Microsoft’s study, conducted in partnership with LinkedIn and published in July 2025, brings that specificity. It examines 200,000 real, de-identified chats between professionals and Copilot, Microsoft’s generative AI embedded across Office products. But rather than treating this corpus as a curiosity or productivity stat, the researchers did something different: they annotated every chat using O*NET, the U.S. Department of Labor’s structured database of workplace activities. This let them trace AI usage not just to documents or applications, but to the underlying work functions—like “synthesising information” or “resolving discrepancies”—that define jobs across industries.
The result is one of the most detailed and grounded snapshots we have of how generative AI is actually being used in daily work. Not in experimental settings or model demos, but in tasks that matter to people trying to get things done.

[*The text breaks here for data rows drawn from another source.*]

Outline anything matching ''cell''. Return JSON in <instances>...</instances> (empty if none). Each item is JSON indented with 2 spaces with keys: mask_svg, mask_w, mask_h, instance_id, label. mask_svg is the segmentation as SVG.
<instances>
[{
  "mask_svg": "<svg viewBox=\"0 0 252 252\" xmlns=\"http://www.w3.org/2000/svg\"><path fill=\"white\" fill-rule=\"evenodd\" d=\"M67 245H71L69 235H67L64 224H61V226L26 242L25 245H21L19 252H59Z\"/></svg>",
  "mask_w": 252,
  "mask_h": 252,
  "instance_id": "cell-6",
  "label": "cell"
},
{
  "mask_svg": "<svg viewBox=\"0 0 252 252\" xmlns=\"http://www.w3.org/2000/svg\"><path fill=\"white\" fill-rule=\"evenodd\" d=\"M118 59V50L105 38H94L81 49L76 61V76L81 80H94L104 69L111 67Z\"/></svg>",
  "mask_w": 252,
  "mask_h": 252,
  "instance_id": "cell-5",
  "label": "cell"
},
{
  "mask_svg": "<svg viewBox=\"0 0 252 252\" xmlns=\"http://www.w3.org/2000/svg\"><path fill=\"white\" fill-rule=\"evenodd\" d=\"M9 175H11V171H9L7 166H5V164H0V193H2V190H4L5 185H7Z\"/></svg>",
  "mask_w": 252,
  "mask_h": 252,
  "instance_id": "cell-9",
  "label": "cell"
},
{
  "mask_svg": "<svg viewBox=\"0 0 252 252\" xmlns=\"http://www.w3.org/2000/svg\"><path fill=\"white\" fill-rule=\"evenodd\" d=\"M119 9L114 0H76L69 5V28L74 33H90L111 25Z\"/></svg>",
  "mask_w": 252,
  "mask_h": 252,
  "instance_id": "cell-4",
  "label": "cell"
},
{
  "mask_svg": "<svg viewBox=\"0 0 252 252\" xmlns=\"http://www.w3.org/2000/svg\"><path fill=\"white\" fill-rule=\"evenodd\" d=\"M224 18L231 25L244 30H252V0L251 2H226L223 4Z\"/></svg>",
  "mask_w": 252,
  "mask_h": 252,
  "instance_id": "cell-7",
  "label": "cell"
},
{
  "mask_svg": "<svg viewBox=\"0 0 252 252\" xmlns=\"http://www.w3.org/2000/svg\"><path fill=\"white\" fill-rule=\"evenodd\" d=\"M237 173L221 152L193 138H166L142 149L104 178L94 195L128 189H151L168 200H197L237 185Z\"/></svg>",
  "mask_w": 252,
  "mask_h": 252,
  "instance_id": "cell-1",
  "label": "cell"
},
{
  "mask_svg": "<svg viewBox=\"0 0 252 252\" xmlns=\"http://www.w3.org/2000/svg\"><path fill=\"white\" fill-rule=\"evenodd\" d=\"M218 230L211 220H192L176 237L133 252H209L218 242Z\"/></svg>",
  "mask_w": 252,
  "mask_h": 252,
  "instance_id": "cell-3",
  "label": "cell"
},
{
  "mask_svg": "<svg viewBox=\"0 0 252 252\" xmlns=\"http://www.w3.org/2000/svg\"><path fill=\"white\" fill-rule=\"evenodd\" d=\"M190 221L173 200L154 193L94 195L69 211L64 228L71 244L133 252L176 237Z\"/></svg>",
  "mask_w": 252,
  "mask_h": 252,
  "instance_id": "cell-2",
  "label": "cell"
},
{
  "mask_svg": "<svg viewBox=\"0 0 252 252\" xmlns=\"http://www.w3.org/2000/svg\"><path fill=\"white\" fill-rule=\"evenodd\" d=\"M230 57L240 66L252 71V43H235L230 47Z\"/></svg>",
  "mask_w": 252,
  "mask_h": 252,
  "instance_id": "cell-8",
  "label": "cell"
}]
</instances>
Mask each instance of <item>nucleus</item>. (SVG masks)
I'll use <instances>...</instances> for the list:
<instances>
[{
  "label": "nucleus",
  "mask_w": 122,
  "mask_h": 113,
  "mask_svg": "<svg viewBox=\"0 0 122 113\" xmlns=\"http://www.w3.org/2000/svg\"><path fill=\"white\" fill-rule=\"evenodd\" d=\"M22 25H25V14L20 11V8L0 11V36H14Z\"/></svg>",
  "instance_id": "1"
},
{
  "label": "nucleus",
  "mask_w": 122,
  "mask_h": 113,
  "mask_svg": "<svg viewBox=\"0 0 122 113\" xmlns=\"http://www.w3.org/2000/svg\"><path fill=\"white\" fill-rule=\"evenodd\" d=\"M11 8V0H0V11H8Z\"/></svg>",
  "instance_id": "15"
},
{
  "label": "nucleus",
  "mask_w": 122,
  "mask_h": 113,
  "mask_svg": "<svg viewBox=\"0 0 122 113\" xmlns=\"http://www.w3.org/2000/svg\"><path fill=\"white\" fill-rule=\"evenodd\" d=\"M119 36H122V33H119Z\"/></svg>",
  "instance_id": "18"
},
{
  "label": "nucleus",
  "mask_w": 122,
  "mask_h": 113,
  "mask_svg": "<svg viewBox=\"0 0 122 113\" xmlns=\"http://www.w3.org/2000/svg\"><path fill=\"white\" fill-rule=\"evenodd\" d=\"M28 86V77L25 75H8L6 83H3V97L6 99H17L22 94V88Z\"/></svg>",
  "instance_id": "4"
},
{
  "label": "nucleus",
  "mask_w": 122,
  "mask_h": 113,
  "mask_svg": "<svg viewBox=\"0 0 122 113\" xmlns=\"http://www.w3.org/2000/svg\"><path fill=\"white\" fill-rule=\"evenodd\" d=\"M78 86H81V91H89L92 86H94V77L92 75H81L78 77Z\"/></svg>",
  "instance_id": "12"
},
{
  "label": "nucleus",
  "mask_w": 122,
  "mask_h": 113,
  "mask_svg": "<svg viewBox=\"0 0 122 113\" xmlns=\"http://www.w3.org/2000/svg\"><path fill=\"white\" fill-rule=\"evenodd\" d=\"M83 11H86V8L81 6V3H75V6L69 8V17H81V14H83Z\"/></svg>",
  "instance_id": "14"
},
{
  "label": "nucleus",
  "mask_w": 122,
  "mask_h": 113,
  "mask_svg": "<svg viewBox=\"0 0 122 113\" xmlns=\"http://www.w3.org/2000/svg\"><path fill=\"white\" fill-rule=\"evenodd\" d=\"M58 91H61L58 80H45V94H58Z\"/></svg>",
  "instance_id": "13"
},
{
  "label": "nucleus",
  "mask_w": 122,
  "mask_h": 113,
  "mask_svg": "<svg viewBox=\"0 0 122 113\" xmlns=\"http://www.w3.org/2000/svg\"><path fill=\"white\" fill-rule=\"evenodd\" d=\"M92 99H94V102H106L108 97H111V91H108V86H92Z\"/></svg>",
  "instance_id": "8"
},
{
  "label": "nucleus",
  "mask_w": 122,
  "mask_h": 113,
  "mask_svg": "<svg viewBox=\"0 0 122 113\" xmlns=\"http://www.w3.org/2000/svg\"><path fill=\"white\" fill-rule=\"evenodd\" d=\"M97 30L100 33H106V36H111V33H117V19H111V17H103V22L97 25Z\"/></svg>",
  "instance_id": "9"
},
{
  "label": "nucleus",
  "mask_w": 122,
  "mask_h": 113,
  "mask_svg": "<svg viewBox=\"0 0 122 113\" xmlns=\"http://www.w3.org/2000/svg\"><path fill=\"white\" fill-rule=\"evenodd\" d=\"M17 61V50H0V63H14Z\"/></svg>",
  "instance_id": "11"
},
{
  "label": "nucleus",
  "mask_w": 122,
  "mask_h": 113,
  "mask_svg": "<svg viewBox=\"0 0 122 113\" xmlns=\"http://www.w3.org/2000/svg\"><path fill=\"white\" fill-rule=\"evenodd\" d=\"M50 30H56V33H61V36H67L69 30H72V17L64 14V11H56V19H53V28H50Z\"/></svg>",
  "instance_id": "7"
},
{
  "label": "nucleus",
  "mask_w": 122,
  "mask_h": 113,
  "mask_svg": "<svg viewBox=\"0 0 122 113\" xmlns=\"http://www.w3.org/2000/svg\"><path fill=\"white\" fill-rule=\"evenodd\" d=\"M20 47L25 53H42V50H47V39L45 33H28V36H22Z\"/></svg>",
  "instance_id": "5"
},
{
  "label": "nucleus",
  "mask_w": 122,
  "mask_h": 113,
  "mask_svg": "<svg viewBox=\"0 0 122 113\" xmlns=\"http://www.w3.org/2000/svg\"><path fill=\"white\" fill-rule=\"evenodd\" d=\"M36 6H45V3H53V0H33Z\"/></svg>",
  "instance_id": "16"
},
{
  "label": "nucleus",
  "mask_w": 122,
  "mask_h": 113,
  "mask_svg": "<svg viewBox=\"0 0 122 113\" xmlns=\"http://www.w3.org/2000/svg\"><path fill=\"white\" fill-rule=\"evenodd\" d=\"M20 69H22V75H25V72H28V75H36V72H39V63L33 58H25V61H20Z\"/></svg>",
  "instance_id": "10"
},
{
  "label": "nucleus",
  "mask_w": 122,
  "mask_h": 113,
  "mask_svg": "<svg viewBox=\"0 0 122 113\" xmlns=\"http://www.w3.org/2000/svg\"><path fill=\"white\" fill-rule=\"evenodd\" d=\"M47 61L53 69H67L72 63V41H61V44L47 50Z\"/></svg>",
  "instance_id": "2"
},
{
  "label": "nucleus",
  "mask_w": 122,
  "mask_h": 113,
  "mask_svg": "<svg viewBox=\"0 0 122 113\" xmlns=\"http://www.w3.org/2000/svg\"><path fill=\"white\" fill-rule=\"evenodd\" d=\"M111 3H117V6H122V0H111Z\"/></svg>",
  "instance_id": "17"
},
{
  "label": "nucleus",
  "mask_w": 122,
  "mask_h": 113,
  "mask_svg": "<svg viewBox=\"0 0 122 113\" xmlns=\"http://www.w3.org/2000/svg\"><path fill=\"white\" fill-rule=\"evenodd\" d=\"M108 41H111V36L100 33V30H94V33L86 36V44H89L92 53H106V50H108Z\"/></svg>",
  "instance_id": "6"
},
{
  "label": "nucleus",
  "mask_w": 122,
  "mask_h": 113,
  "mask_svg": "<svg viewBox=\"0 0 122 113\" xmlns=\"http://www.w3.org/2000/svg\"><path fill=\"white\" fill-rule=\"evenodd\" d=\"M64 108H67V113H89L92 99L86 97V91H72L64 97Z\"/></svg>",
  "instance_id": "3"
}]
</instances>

This data also makes it possible to draw clearer connections between AI and occupations. By analysing how heavily Copilot was used to support certain work activities—and which jobs rely most on those activities—the study introduces a new measure of “AI applicability” across roles. Some of the findings challenge prevailing assumptions. For example, while software engineers certainly use AI, it’s roles like customer support, operations analysis, and training that show the highest overlap between daily work and generative capabilities.
There’s also a socioeconomic layer. Jobs with mid-to-high wages and post-secondary education—but not graduate degrees—were most frequently associated with high AI applicability. In effect, the middle of the labour market is where the early impact is concentrating. Not at the extremes of low-skill displacement or high-skill automation, but among professionals whose jobs revolve around text, search, analysis, and communication.
In a year dense with AI speculation, this study cuts through by offering evidence. It helps shift the conversation from “Will AI take your job?” to “Which parts of your job are already being done differently?” And it does so with a level of task-level clarity that finally gives the future of work something solid to stand on.